**EXCERPT TO READ**
━━━
According to Doolan, detective Janie Mallowan takes her name from Agatha Christie's married name, Mallowan, and from Christie's character Jane Marple.

Filming took place in June 2024 in Penarth, particularly Penarth Conservative Club and Penarth Pier, and in Llantwit Major in the Vale of Glamorgan, including St Illtyd's Church there. Filming on the second series took place in Penarth in 2025. Guests stars on the second series include Jane Horrocks, Mark Lewis Jones, Alexandra Roach, Hammed Animashaun, Roisin Conaty, Asim Chaudhry and Mike Bubbins.

==Broadcast==
The first series premiered on 25 May 2025 on BBC One and BBC iPlayer.

The second series premiered on 17 May 2026 on BBC One and BBC iPlayer.

==Episodes==
===Series overview===

| Series | Episodes |  | Originally released |  |
| First released | Last released |
| 1 | 6 |  | 25 May 2025 | 29 June 2025 |
| 2 | 6 |  | 17 May 2026 | 21 June 2026 |

===Series 1 (2025)===

| No. | Episode | Directed by | Written by | Original release date | UK viewers (millions) |
| 1 | Episode 1 | Simon Hynd | Paul Doolan | 25 May 2025 | 4.51 |
DS Jane (Janie) Mallowan investigates the apparent suicide of a property developer. She discovers that former TV detective and national treasure John Chapel is one of the dead man's neighbours. Chapel provides insight into the motivations of the dead man and various suspects.
| 2 | Episode 2 | Simon Hynd | Paul Doolan | 1 June 2025 | 4.09 |
A new member of Janie's mother Yvonne's hillwalking group is found dead near a notorious danger spot at a waterfall. John joins the group to learn more about the dead woman and the members of the group.
| 3 | Episode 3 | Simon Hynd | Paul Doolan and Nina Metivier | 8 June 2025 | 4.04 |
The best man is killed the night before a wedding. John looks into the psychology of the wedding party members.
━━━
**TASK INSTRUCTIONS**
Print the following excerpt about the detective series, reproducing its whole text exactly.

**DATA**
━━━
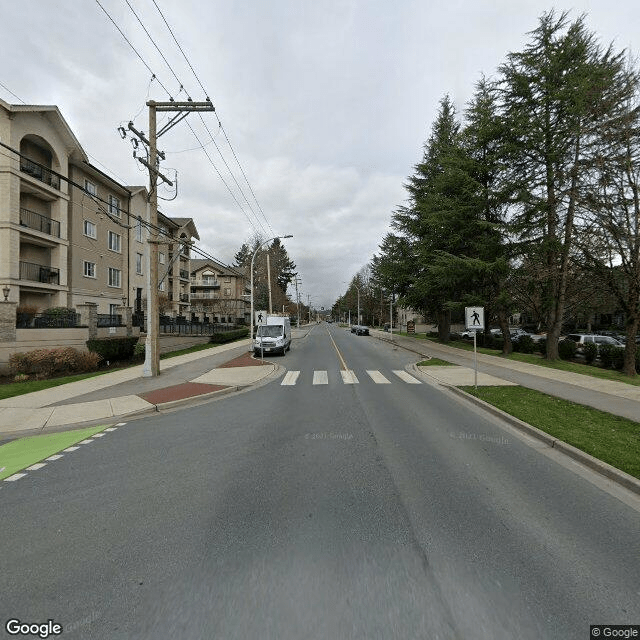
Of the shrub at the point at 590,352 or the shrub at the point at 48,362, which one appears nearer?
the shrub at the point at 48,362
━━━
**ANSWER TO THE EXERCISE**
According to Doolan, detective Janie Mallowan takes her name from Agatha Christie's married name, Mallowan, and from Christie's character Jane Marple.

Filming took place in June 2024 in Penarth, particularly Penarth Conservative Club and Penarth Pier, and in Llantwit Major in the Vale of Glamorgan, including St Illtyd's Church there. Filming on the second series took place in Penarth in 2025. Guests stars on the second series include Jane Horrocks, Mark Lewis Jones, Alexandra Roach, Hammed Animashaun, Roisin Conaty, Asim Chaudhry and Mike Bubbins.

==Broadcast==
The first series premiered on 25 May 2025 on BBC One and BBC iPlayer.

The second series premiered on 17 May 2026 on BBC One and BBC iPlayer.

==Episodes==
===Series overview===

| Series | Episodes |  | Originally released |  |
| First released | Last released |
| 1 | 6 |  | 25 May 2025 | 29 June 2025 |
| 2 | 6 |  | 17 May 2026 | 21 June 2026 |

===Series 1 (2025)===

| No. | Episode | Directed by | Written by | Original release date | UK viewers (millions) |
| 1 | Episode 1 | Simon Hynd | Paul Doolan | 25 May 2025 | 4.51 |
DS Jane (Janie) Mallowan investigates the apparent suicide of a property developer. She discovers that former TV detective and national treasure John Chapel is one of the dead man's neighbours. Chapel provides insight into the motivations of the dead man and various suspects.
| 2 | Episode 2 | Simon Hynd | Paul Doolan | 1 June 2025 | 4.09 |
A new member of Janie's mother Yvonne's hillwalking group is found dead near a notorious danger spot at a waterfall. John joins the group to learn more about the dead woman and the members of the group.
| 3 | Episode 3 | Simon Hynd | Paul Doolan and Nina Metivier | 8 June 2025 | 4.04 |
The best man is killed the night before a wedding. John looks into the psychology of the wedding party members.